Several points regarding your question:
Cannot compare computer and human rating
In your question you compare a computer with "players that would be similarly ranked."
However, the rating systems used in chess only describe the relative strength among players from the same pool. So a FIDE rating only tells you how strong you are relative to other FIDE rated players. An online rating from say lichess only tells you how strong you are relative to other lichess players, a computer rating only tells you how strong the computer is relative to other computers. In order to get comparability, you would need lots of computer-human rated games, which is not done.
So the computer may in fact play at lower absolute strength than you think based on its (computer) rating.

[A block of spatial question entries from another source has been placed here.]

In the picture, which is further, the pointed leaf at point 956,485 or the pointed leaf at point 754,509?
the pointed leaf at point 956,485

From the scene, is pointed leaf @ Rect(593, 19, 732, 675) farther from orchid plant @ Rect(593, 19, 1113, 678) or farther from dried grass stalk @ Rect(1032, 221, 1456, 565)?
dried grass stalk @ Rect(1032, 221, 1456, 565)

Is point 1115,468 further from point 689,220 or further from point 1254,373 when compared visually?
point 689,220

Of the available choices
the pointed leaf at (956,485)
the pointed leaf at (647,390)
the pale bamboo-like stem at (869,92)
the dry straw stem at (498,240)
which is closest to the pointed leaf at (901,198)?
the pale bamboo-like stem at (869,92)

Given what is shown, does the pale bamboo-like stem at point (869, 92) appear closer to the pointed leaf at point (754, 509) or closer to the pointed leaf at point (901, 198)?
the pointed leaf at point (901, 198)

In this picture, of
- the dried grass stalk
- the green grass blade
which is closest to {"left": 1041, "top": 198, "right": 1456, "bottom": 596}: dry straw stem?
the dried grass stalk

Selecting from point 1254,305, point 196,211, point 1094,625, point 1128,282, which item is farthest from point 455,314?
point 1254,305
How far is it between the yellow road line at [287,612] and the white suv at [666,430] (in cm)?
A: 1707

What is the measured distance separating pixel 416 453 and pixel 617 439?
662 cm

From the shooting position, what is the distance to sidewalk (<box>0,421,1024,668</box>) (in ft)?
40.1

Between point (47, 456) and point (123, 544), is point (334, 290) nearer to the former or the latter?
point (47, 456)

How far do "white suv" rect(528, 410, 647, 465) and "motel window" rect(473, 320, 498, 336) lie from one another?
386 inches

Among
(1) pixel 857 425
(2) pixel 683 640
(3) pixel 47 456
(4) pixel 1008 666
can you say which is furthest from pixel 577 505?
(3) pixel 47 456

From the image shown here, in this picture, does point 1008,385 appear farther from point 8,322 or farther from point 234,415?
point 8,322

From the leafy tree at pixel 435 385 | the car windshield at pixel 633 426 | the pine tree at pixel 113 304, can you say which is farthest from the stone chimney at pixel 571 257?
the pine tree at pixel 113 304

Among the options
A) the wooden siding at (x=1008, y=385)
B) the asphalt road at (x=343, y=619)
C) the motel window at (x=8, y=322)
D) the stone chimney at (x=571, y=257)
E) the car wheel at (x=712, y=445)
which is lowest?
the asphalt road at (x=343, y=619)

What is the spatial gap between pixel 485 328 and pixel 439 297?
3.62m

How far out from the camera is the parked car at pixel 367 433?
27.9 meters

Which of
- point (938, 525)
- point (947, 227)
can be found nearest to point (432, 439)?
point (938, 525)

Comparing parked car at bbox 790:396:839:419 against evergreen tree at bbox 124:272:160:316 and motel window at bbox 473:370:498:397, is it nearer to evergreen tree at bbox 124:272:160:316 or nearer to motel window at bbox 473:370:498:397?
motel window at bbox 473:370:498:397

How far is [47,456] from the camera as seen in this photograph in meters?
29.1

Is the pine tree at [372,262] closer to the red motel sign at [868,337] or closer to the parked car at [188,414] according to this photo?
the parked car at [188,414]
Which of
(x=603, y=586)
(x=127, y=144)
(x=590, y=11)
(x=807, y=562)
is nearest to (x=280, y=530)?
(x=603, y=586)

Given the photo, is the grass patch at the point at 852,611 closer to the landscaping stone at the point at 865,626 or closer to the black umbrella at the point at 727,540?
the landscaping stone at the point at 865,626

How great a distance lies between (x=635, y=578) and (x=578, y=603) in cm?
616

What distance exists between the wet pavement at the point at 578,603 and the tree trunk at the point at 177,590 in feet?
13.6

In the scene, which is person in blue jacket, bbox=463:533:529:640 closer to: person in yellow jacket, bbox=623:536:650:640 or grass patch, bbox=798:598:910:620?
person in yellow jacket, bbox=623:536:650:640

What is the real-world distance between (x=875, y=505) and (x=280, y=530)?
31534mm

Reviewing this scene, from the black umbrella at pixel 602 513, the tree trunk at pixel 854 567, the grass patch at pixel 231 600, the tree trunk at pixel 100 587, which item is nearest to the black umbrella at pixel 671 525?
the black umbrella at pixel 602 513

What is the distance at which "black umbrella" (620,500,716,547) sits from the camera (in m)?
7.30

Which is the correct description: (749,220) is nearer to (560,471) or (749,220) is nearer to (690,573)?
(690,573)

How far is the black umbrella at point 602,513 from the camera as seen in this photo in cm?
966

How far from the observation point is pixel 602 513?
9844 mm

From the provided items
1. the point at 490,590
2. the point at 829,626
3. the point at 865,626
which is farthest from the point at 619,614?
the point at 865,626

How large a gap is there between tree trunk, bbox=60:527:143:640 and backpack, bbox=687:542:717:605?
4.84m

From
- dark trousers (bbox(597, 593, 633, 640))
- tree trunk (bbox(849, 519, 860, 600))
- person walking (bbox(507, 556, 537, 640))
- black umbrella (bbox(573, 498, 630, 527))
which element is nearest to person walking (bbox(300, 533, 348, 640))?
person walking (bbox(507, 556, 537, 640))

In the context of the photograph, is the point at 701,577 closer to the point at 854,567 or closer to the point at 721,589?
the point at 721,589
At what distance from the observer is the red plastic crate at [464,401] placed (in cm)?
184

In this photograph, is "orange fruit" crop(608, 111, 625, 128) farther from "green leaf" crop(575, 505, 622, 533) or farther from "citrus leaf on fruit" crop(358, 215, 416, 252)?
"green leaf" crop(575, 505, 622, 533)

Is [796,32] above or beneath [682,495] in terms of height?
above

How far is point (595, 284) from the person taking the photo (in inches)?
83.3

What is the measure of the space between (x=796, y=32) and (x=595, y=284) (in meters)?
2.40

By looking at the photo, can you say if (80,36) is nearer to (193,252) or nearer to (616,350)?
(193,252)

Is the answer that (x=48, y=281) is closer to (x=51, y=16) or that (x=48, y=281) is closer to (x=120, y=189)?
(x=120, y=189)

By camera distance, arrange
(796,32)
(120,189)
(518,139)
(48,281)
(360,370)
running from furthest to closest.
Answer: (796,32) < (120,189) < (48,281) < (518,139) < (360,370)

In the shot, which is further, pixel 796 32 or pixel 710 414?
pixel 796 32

Many factors determine absolute strength
Chess is complicated enough that many factors determine "absolute strength". One (human) player might be blundering pieces now and then, another might be very weak in positional play, etc. Still they could end up having the same rating. So it might be very well that one player lets you build a very nice pawn structure and still beat you now or then.
There are many ways to cripple an engine
If you are a programmer, aiming for the strongest engine is a well defined task. However in your case you obviously played against a weakened engine.
If you are asked to reduce the strength of an engine, there are many ways to do this. You could just limit the search depth, which would make it vulnerable to tactics; or you could make the engine blunder pieces occasionally; or you could remove (or lower the weight) of one of the factors in the evaluation function. For instance if you remove the part which is relevant for "king safety", the engine might neglect the safety of its king.
It seems the programmer of your engine chose to reduce the relevance of "piece activity" and/or "space control". However another programmer might have chosen another way to reduce the strength. That's why I am not sure that your findings should be generalized to all computer engines.
Regarding the sample game
I would not describe this as "allowing to create a much better pawn structure". In fact at some point around move 12, you have a rather weak pawn structure with lots of weaknesses on the light squares, because your pawns are all on dark squares. Typically, if you have only one bishop left, you put the pawns on the squares of opposite color to that on which the bishop operates. This way the pawns are not in the way of your bishop and also you cover both, dark and light, squares with bishop+pawns.
As mentioned above, to me the white side's play looked very passive. At some point the computer was moving his pieces only on the first and second rank, waiting for something to happen.